Ayant vu tous ces patients au fil des ans, j’ai toujours pensé que je pouvais parler judicieusement des phobies. Mais j’ai eu une expérience inquiétante il y a plusieurs années lorsque je faisais la promotion de mon livre sur le traitement des phobies, Combattre la peur. Je participais un matin à une émission de radio nationale. J’ai commencé à parler de phobies et j’ai donné des exemples. La personne qui m’interviewait a parlé à son tour de sa propre phobie. Il me semble que tous ceux qui m’ont déjà interviewé à la radio ou à la télévision voulaient mentionner sa propre phobie particulière. Les phobies sont courantes. Puis, juste avant la clôture de l’émission, l’annonceur a accueilli les questions de l’auditoire. Je ne me souviens pas des deux premières questions, sauf que l’annonceur a indiqué d’un geste de la main que je devais donner une réponse plus rapide. Nous manquions de temps. La dernière question est venue d’une femme de l’Ohio. Elle voulait savoir comment je traiterais une phobie du poulet. Il n’y avait pas le temps de poser la question évidente: Cette femme avait-elle peur d’être attaquée par un poulet ou avait-elle peur de manger du poulet? J’ai regardé l’annonceur, muet. Je l’ai regardé et il m’a regardé.
Afin d’expliquer mon incapacité soudaine à parler, je dois rapporter une expérience antérieure à la radio en direct — lorsque j’avais 9 ans. Je devais jouer au piano devant un public en direct. L’annonceur m’a demandé de commencer à jouer; mais j’avais oublié la pièce. Il m’a encore frappé, puis, frénétiquement, à nouveau. J’ai regardé dans le public et j’ai vu ma mère se rétrécir sur son siège. Finalement, après une trentaine de secondes de temps mort, un long, très long passage à la radio, je me suis rappelé comment commencer la pièce.
Soudain, face à la demande urgente d’aider cette femme avec sa phobie du poulet, j’étais une fois de plus incapable de commencer. J’ai marmonné une sorte de réponse générique à propos de « confrontation », ou quelque chose de similaire, puis le programme s’est terminé et j’ai quitté le studio.

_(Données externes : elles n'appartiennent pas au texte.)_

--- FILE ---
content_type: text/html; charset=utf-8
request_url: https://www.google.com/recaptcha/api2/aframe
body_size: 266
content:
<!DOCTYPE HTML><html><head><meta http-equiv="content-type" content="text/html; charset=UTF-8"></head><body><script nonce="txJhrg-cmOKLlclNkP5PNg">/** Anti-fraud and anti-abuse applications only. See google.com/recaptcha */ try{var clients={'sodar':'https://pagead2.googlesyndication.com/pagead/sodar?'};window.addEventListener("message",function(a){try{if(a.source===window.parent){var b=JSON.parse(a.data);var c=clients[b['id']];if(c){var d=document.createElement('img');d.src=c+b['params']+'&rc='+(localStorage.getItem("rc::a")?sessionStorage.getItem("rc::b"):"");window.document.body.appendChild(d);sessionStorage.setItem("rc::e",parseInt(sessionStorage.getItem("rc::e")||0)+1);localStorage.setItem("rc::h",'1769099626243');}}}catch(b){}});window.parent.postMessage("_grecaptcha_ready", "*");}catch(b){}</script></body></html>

Je marchais distraitement dans la rue, mon esprit parcourant les photos de cette femme anonyme de quelque part dans l’Ohio poursuivie par un poulet. J’ai imaginé une route poussiéreuse avec des rochers dessus. Tout à coup, dans mon imagination, la femme trébuche et est posée sur le poulet qui caquette, comme le font les poulets, me dit-on, et tente de lever les yeux. Peut-être qu’elle était particulièrement vulnérable parce qu’elle avait été traumatisée lorsqu’elle était enfant en voyant un poulet courir après que sa tête ait été coupée, ce qu’ils peuvent faire, me dit-on. Ayant grandi sur la 104e rue et l’avenue d’Amsterdam, j’avais une vision très primitive de la vie dans une ferme.
Ou s’agissait-il d’un poulet empoisonné, qui n’avait pas été nettoyé correctement avant d’être mangé? Ce genre de chose peut vous laisser sensible à manger de la dinde, sans parler d’un autre poulet.
Je n’ai jamais été en mesure de résoudre le problème de ce qu’est une phobie du poulet, laissez-moi savoir comment la traiter. Je demande tout le temps aux patients: « Si vous aviez une phobie du poulet, de quoi auriez-vous peur exactement? »mais ils n’ont pas non plus de réponse raisonnable.